National security adviser Jake Sullivan said the administration will be pressing for aid for Israel and Ukraine when pressed about McCaul’s comments during a press briefing Tuesday. But he didn’t say whether the White House would ask for a joint package for both.
“The president was very clear today that we will be making a request to the Congress, and it will include a request for funding for support to Israel,” he said. “And he has also been equally clear we are going to renew our request to the Congress for aid to Ukraine.”
House Minority Leader Hakeem Jeffries (D-N.Y.) told reporters Tuesday that lawmakers are waiting for the administration to present its request. At the same time, some Democrats are also signaling openness to a bigger package that links aid for Ukraine and Israel, along with measures addressing border security.
“What I think needs to happen is we need to look holistically at all of the threats that America faces, and it is time for a global security supplemental,” Rep. Jason Crow (D-Colo.) said. “We have very urgent Ukraine needs. We have needs to support Israel. We have to look at the issues and the needs of the border — and we don’t have much time to do that.”
But the idea of such a package has met opposition from some House Republicans, more of whom have voted against Ukraine aid in recent months amid scrutiny over the continued assistance.
“They shouldn’t be tied together,” Rep. Marjorie Taylor Greene (R-Ga.) told reporters this week. “I will not vote to fund Ukraine. Absolutely not. Israel is totally separate.”
At least two progressive Democrats have also called for ending aid to Israel, Reps. Rashida Tlaib (D-Mich.) who is Palestinian American, and Cori Bush (D-Mo.), but have drawn rebuke from their colleagues.
Some supporters of the Ukraine aid also are hopeful Congress will be able to pass another round of relief, given the broad bipartisan support in both chambers.
But uncertainty shrouds the road ahead, as the House has been in limbo while Republicans prepare for an internal election for a new Speaker.
“That’s why it’s so dangerous to not have a Speaker in place when you’re living in such a dangerous world right now,” McCaul said Monday, telling reporters that members “can’t do anything in the House right now without a Speaker.”
Rep. Kevin McCarthy (R-Calif.) was ousted as Speaker a week ago, after a group of 8 hard-line conservatives forced a vote to vacate the chair, with Rep. Patrick McHenry (R-N.C.) was named Speaker pro tempore shortly after.

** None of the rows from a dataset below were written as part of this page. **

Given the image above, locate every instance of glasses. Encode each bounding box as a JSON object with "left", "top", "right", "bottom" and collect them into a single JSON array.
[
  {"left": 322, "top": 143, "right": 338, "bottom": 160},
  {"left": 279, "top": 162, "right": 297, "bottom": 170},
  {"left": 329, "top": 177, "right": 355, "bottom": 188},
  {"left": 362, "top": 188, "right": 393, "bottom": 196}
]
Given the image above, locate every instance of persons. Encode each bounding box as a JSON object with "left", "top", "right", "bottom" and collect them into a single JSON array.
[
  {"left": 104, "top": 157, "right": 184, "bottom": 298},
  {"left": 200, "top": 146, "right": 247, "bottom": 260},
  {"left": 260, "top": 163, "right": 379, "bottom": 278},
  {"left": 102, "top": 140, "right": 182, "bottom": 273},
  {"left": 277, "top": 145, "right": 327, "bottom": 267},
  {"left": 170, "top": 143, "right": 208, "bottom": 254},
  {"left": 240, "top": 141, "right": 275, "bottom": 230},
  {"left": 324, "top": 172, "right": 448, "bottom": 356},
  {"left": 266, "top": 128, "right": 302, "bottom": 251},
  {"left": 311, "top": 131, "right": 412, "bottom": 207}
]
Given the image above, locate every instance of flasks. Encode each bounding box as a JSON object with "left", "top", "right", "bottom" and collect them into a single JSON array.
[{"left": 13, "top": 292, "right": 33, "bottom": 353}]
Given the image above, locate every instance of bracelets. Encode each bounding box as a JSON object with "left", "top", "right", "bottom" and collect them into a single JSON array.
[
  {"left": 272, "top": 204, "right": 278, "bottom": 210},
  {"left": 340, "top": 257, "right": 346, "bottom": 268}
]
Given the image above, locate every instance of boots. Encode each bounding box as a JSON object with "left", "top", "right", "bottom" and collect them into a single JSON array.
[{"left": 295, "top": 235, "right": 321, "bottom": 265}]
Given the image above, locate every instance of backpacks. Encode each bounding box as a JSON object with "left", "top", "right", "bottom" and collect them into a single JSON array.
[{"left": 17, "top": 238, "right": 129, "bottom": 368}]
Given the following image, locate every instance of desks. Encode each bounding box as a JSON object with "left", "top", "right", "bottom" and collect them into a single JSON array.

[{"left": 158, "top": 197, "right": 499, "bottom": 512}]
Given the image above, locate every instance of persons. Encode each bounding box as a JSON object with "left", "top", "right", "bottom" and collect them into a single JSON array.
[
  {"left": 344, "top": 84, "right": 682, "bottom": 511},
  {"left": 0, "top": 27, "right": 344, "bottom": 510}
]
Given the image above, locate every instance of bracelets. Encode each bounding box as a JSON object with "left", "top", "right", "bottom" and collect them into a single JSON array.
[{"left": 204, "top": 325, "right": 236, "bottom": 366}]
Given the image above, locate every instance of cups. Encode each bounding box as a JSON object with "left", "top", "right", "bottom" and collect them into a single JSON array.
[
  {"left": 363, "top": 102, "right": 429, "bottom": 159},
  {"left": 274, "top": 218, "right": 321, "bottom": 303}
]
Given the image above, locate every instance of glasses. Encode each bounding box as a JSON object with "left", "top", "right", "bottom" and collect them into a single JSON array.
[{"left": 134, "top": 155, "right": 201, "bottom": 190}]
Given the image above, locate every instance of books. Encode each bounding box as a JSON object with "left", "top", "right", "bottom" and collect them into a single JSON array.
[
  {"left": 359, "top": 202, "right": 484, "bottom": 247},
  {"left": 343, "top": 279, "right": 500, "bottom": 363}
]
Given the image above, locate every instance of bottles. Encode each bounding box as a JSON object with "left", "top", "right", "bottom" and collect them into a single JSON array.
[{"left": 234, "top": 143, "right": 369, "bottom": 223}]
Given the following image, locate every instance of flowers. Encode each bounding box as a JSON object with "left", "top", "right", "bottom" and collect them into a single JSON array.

The conference is expected to vote in the days ahead on a new leader, but there’s not yet a clear front-runner in the race — and not everyone is confident the House will have its next Speaker by the week’s end.
There’s already been some mumblings about temporarily affording power to McHenry in order for the House to take certain action, as pressure mounts on the House amid the ongoing threats abroad and a mid-November deadline to avert a shutdown creeps closer.
Rep. Dave Joyce (R-Ohio) called for McHenry to be given powers “with the ability to make decisions to keep the country moving.”
“At some point, you’re gonna have to deal with this, and we got to deal with it in a way that makes sense and moves it forward,” he told reporters.